Taking back Hempstead was a big goal for the state party, which poured some $350,000 into Clavin’s campaign in recent months, more than the state Democratic Party gave to Gillen. It was a testing ground for Republicans. If they couldn’t win back ground with their storied machine in Hempstead, what would the party’s future be?
Viewers got a glimpse of where the party wants to go from the election night event. Candidates stressed how they campaigned on taxes and assessment, a warning to Nassau County Executive Laura Curran, a Democrat up for reelection in two years.
“This is about the taxpayer,” Clavin said in his victory speech.
One attendee wore a “socialism sucks” T-shirt, a national economic argument filtering down to the local.
And there was much murmuring about state criminal justice reforms that would reduce the use of bail for many offenses. There have been no consequences yet, but generating fear of crime in one of the nation's safest suburbs has been an essential element of the GOP playbook for years.

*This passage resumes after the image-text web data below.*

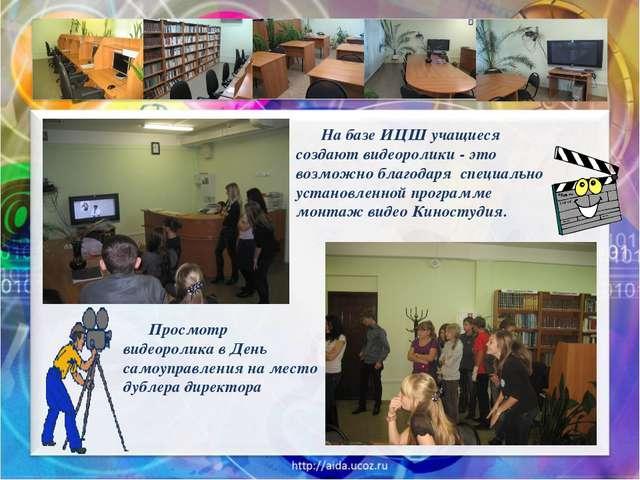 На базе ИЦШ учащиеся создают видеоролики - это возможно благодаря специально...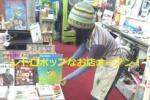 (本)ぽんぽんぽんっていう昭和レトロな古本&雑貨のお店がオープンしてる!~ニューシャネルさんがお店オープンしたみたい~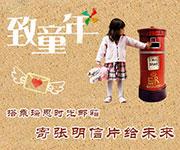 搭乘时光邮箱,寄张明信片给未来(限北京地区)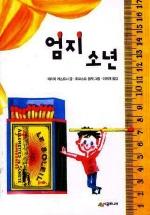 엄지 소년(시공주니어 문고 독서 레벨 3 31)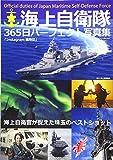 海上自衛隊365日パーフェクト写真集 (DIA Collection)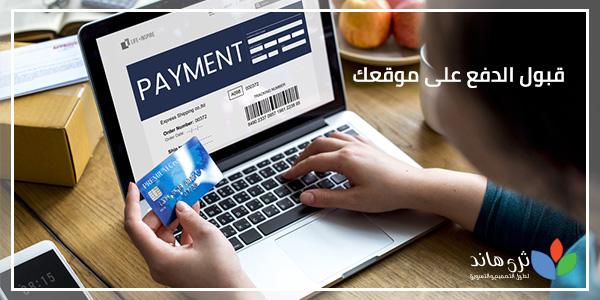 قبول الدفع على موقعك
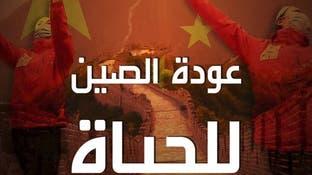 فيروس كورونا.. عودة الصين للحياة ورفع القيود عن حركة السكان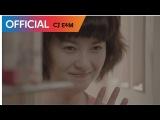 [응답하라 1994 OST] 로이킴 (Roy Kim) - 서울 이 곳은 (Seoul, here) (Acoustic ver.) MV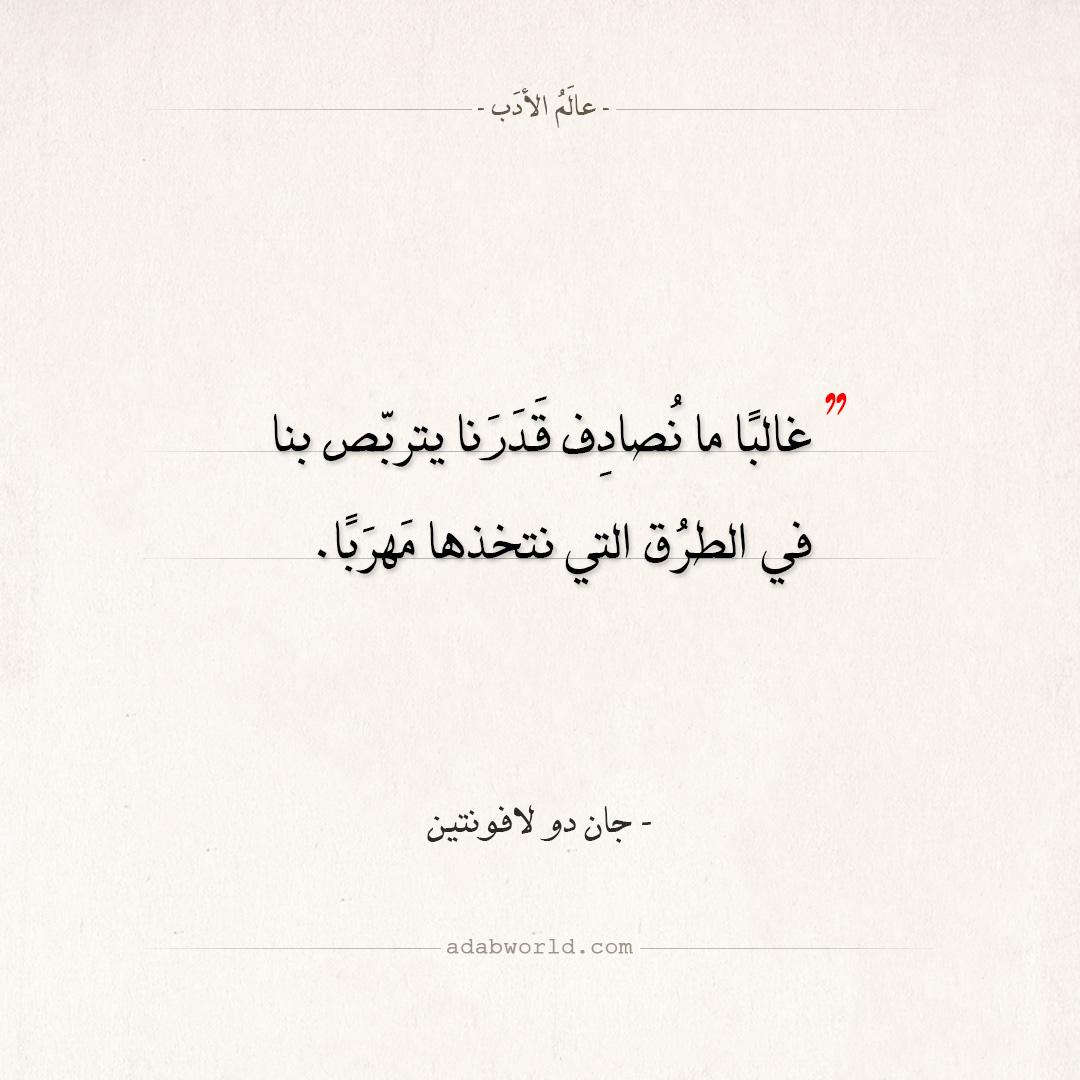 اقتباسات جان دو لافونتين - قدرنا يتربص
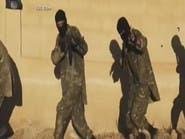 داعش يطلب 22 مليون دولار لإطلاق سراح الرهائن الآشوريين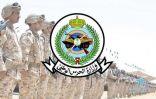 """""""الحرس الوطني"""" يعلن عن عدد من الوظائف الشاغرة"""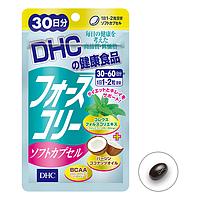 DHC Force Collie Soft Capsule Форсколин и кокосовое масло, на 30 - 60 дней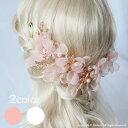 ヘッドドレス 花 髪飾り カチューシャ 子供 ヘアアクセサリー 花びら パール ピアノ発表会 ヘアアクセサリー 子供髪飾…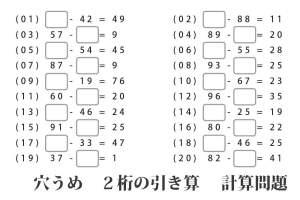 『穴うめ計算 - 2桁の引き算』- 無料プリント 高齢者の脳トレ&レクリエーション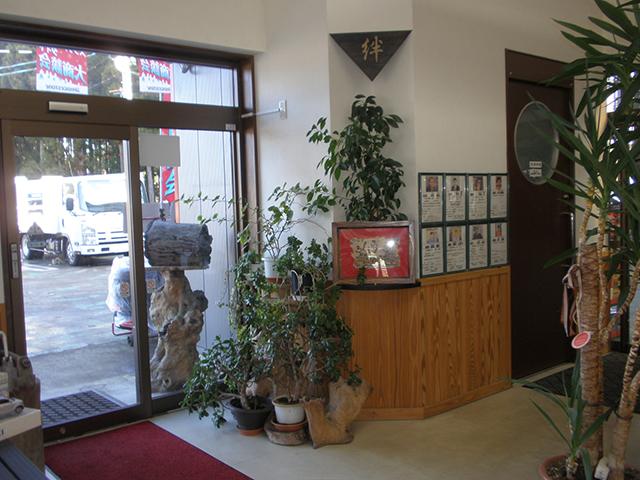木村自動車工業店内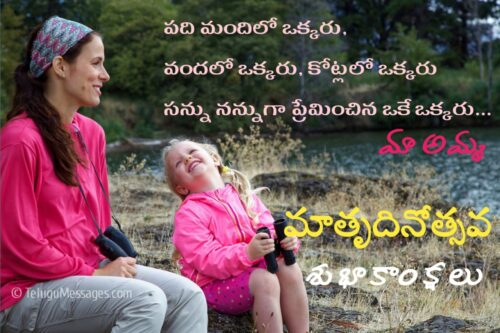 Happy Mothers day quotes in Telugu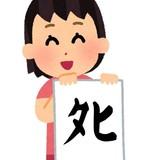日本会議の国会議員、新元号を「事前に公表するな、権威、伝統」、政府は苦慮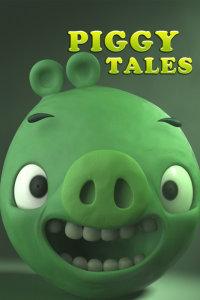 愤怒的小鸟之猪猪传 第二季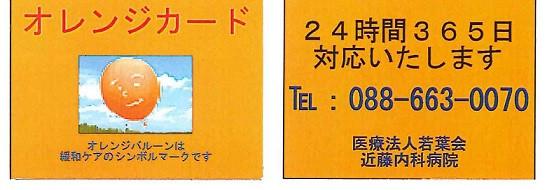 オレンジカード発行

One campaign worker waved around the headline to a New York Post story about how many inmates might soon be set free. It was the same story President Donald Trump seemed to refer to in a Tuesday tweet.
Expect more on that subject as Democrats fight to hold the State Senate in Albany — and hope to increase their recent electoral success in the nation's suburbs that has resulted in congressional and statehouse wins.
That's not to say that the suburbs are monolithic or spoken for — look at Steve Bellone’s big county executive win in Suffolk. But for a little longer at least, it was back to the future in Hempstead.
Mark Chiusano is a member of Newsday's editorial board.